Yeah, I know that's hard to imagine and actually, there is no evidence that would suggest that withdrawal and resensitization would be necessary to get the dozens of health benefits I have written about in the past. In fact, you could rather argue that 400mg+ doses of caffeine are going to have a negative effect on your health, as long as they still 'cause an increase in Central Nervous System (CNS) activity as it was observed in the study at hand. I mean, what would you expect the health consequences of having one of these "high dose caffeine, tear down the gym"-experiences every (other) day? This can hardly be good for your heart and brain, can it?
References:
  • Evans, Suzette M., and Roland R. Griffiths. "Caffeine tolerance and choice in humans." Psychopharmacology 108.1-2 (1992): 51-59.

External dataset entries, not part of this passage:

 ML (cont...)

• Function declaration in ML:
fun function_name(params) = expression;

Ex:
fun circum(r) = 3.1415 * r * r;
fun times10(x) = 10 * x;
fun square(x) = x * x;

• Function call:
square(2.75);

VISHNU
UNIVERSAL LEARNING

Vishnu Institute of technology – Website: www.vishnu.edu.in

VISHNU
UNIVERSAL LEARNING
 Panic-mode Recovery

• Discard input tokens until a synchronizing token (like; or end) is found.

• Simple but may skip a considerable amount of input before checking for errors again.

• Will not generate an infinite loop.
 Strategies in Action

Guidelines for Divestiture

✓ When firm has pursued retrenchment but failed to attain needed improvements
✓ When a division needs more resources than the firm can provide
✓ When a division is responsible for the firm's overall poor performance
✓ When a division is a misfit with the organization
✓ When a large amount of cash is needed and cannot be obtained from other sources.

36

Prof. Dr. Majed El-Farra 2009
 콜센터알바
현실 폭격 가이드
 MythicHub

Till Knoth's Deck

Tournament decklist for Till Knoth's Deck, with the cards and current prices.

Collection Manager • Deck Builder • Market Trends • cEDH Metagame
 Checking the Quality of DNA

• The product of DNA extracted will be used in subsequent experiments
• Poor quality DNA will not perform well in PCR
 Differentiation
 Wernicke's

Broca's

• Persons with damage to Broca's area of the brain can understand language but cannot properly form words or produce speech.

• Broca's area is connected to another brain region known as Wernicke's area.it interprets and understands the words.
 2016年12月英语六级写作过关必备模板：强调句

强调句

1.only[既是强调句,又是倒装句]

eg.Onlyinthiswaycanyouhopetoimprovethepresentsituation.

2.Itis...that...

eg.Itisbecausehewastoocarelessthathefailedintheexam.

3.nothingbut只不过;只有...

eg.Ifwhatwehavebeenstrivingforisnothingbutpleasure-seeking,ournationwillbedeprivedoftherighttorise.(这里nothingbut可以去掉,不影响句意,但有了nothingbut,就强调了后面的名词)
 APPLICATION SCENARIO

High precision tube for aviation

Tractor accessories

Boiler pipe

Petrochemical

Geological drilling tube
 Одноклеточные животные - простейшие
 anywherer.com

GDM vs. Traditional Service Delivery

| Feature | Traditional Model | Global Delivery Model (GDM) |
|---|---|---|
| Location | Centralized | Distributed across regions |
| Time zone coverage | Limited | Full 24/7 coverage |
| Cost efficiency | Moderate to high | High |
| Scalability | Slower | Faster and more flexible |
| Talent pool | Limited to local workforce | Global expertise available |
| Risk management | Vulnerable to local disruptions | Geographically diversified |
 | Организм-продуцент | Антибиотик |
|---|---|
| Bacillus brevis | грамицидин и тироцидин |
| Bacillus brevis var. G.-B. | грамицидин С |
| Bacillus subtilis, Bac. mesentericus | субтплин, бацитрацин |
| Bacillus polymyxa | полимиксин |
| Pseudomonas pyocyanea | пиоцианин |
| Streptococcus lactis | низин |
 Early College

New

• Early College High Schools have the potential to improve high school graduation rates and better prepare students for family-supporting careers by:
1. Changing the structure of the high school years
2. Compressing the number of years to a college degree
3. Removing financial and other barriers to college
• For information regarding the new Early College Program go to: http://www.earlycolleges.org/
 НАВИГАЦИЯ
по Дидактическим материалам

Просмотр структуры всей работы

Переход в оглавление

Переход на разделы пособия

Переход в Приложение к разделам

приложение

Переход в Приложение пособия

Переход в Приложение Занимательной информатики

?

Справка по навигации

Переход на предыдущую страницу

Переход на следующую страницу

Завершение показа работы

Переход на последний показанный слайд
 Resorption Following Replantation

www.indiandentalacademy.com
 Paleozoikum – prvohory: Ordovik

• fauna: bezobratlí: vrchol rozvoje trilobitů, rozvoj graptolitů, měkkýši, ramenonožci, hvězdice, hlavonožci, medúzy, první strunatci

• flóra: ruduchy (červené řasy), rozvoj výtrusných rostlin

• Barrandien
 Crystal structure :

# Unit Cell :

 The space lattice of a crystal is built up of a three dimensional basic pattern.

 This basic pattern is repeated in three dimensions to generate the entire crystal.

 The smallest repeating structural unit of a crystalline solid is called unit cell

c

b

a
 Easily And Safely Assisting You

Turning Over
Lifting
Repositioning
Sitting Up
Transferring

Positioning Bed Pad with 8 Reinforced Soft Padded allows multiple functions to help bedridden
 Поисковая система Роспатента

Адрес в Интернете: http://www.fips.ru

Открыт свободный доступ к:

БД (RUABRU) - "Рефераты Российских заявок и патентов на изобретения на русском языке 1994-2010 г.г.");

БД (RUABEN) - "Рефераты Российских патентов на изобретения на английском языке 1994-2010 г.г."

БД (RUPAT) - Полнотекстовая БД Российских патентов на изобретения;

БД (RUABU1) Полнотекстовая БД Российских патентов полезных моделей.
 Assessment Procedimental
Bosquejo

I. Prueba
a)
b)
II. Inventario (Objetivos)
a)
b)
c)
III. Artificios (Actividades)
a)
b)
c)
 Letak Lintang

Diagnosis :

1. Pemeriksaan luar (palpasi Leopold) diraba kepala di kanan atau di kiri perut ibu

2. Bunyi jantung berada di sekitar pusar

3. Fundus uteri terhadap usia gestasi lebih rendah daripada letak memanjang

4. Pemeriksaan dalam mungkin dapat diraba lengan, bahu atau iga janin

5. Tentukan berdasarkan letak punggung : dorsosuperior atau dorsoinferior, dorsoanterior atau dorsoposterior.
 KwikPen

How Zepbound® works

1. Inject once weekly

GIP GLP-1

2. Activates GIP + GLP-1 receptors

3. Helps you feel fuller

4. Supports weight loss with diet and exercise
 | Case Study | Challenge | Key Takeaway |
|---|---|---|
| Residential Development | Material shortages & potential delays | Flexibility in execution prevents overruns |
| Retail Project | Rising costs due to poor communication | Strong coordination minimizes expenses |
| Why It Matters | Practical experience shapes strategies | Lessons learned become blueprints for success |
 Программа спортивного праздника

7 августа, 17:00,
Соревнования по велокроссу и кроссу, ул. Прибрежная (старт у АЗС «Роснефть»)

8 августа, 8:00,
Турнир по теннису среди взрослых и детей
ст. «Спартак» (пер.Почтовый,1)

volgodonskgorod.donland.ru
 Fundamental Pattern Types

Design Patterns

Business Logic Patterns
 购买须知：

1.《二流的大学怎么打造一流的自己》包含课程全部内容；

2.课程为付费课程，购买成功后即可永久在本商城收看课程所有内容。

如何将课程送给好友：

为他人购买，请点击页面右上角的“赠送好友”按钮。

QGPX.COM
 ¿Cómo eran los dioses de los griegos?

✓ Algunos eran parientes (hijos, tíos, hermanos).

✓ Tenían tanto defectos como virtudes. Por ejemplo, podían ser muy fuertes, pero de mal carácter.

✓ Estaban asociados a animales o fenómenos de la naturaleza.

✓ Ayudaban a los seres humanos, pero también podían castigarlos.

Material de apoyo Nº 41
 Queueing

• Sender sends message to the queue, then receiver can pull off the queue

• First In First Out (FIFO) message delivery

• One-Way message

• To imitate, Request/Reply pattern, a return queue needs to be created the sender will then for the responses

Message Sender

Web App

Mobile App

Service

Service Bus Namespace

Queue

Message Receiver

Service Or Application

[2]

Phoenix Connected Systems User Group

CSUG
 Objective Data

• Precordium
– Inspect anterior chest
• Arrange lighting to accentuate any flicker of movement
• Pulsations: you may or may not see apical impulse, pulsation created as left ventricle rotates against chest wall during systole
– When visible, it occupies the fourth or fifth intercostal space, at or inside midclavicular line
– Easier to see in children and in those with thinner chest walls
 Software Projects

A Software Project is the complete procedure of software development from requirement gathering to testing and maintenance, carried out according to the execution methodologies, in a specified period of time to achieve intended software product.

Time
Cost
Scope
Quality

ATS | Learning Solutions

  • Horne, John A., and Olov Ostberg. "A self-assessment questionnaire to determine morningness-eveningness in human circadian rhythms." International journal of chronobiology 4.2 (1976): 97. 
  • Souissi, Makram  et al."The effects of caffeine ingestion on the reaction time and short-term maximal performance after 36h of sleep deprivation." Physiology & Behavior 131 (2014): 1-6.